What plans she had labored ove
r during these last hours! Whether to berate him for his neglect of her, or to beguile him with lace at her throat and a charming hat, or to seize his hands and be tender, or to weep, or somehow to make him jealous (how, you fool, how?)—repeatedly she had considered all of these and discarded them. Now, after all, she had crudely and simply flung the words I am having a baby.
The door slammed back against the wall. He threw his coat—she had mended a burn-hole he had made in it at the lab—over the back of the chair and slid his armful of books into a pile on the table. She saw him catch his lip under his teeth.
“How do you know?”
“I went to Uncle David this morning.”
“Good God, not to him!”
“Why not to him?”
He struck a match to light a cigarette. The flame went out in his shaking fingers.

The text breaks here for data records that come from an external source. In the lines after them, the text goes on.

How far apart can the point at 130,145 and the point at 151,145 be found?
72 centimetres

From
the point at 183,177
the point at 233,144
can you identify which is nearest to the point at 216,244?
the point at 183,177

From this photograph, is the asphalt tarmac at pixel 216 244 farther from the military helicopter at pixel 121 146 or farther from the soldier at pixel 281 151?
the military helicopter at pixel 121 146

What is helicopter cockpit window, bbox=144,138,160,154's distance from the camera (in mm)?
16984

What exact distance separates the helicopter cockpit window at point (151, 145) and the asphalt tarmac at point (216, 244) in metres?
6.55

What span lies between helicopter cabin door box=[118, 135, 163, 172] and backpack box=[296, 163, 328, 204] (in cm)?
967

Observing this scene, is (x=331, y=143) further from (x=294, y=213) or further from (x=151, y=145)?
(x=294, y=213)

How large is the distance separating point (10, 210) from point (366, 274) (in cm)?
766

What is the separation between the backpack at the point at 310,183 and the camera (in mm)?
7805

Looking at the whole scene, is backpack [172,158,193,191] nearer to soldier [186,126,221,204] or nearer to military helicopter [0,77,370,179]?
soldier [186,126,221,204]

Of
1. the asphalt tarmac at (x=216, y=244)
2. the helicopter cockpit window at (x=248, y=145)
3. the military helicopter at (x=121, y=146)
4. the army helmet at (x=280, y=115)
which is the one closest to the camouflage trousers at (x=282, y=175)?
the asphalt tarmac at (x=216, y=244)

“Was he sure? Is it definite?”
“It’s definite.”
How many times had she come running up the stairs to this room, running to find the door wide open and Dan with his arms outstretched and a glowing face, mischievous, bright with expectation! They stood now with the width of the room between them. He struck another match and held it to the gas bracket; a weak light seeped out into the dusky afternoon.
“What did he say? Was he in a rage?”
That we must be married right away. That the important thing is, we love each other.
“He didn’t say very much.”
“He must have said something.” Dan looked down at the floor. “I should think he’d want to kill me.”
“There wouldn’t be much point in that, would there?”
“I’ve ruined his good opinion of me—of us both.”
“I don’t know. Mostly, I think, he’s just sorry.”
Sorry. Sad, yet more than that. “A sorry sight,” one says, by which one means something sad indeed but also pitiable because it need not have been.…
It came to her, in her misery, that she was thinking like an English teacher; she felt the absurdity of a smile on her lips.